When my father left home, we continued to move around the country with mum and whoever she was living with at the time. There was no consistent foundation to fall back on. It was always change after change.
I was sexually abused by one of my mother's partners. I never told anyone about it “I was too scared. By the time I was thirteen, things got so bad that I was really deep into crime. It ended with me getting locked up.
Youth treatment centre
I was sentenced to five years and sent to a youth treatment centre, Glenthorne in Birmingham. I worked my way through secure units, and, eventually, into an open unit. Glenthorne taught me how to control my temper and gave me a lot of support.
At 18 I came up for parole. The unit had started a scheme with Barnados to assist youngsters to live in the community again. They had a number of foster families who were interested in having me, but I got to choose the one I wanted to live with.
I was in the unit when I had started doing YTS, though I didn't really know what I wanted to do for a career. I tried painting and decorating for a while, but hated it. Then when I tried catering I quite liked it. I decided to give it a go, attending a local college one day a week.

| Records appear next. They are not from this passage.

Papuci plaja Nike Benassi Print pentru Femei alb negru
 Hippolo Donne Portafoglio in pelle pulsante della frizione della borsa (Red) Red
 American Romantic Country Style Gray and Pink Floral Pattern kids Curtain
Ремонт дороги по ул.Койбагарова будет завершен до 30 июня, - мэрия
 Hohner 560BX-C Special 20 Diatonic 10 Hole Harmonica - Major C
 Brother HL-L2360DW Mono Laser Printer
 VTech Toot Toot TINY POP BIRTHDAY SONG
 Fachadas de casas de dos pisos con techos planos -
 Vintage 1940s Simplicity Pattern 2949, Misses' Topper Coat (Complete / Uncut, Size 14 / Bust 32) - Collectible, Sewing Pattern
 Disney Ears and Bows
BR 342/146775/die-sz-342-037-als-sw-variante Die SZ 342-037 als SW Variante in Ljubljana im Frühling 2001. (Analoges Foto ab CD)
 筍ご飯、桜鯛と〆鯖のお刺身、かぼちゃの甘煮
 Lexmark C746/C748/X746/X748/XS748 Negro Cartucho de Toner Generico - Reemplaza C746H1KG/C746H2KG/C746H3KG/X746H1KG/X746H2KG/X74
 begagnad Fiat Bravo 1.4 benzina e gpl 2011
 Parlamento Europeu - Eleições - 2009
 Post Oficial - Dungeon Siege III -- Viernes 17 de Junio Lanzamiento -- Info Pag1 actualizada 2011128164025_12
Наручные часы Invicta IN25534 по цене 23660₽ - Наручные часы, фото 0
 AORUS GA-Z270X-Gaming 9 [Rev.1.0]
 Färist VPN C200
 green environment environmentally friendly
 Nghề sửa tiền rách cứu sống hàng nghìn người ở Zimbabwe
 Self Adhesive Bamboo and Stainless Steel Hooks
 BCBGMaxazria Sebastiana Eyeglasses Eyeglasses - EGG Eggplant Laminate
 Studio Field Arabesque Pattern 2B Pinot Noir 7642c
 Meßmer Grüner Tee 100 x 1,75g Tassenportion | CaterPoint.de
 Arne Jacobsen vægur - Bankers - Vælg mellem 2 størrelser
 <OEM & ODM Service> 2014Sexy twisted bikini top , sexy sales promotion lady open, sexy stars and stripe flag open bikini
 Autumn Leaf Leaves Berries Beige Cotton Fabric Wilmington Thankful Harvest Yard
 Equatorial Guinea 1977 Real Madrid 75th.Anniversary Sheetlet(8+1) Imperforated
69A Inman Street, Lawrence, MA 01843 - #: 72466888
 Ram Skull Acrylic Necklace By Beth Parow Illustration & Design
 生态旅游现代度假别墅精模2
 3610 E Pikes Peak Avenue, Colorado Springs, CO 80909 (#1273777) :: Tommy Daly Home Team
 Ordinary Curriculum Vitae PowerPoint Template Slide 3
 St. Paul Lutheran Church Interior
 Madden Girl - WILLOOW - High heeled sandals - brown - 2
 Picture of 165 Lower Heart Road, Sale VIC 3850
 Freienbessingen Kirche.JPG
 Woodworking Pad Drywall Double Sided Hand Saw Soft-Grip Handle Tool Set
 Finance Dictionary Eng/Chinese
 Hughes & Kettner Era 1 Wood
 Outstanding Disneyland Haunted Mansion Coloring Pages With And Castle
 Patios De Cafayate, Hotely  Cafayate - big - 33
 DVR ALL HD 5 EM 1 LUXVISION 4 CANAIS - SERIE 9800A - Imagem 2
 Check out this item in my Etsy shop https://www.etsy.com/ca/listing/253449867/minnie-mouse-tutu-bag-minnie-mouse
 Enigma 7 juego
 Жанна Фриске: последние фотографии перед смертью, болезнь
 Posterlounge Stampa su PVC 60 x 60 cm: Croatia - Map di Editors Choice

It wasn't easy, though the fostering agency had belief in my interest and ability. They paid for my last year at college and for the equipment I needed “clothes, knives, and so on. They also paid for me to sit my first exam, which I failed. I paid for myself to do it again for a second and third time, finally triumphing on the fourth attempt.
Worked my way up
I have worked my way up from a trainee chef to my current position of Sous chef at a well-known Midlands hotel. The work is hard, with long hours and relatively poor pay. However, I have loved every minute of it and I'm really happy to have found something that I'm good at and enjoy.
I used to help my foster mother to run a local youth club. One year three of us entered a national cooking competition. We were really pleased to go through to the final stage, which took place in London. We came second, which felt like a big achievement.
I am still with the family I chose to live with. I have been a lodger with them for the past six years. So long as I am happy to stay, they are happy to let me. This is something that every care leaver should have the choice about “not to be turfed out at 18 when the money stops. You should have the chance to stay on and deal with career development without the upheaval of finding somewhere to live and avoiding homelessness.
The family still take people on placement. We all work as a team, supporting the latest person to settle in. I get great satisfaction from helping the young people out. I think they appreciate what advice I can offer when they are going through a tough time, and I hope I am sympathetic to their needs.
I am glad that I had the motivation, courage and support of those around me. It helped me to change direction for myself and make a new start with my life.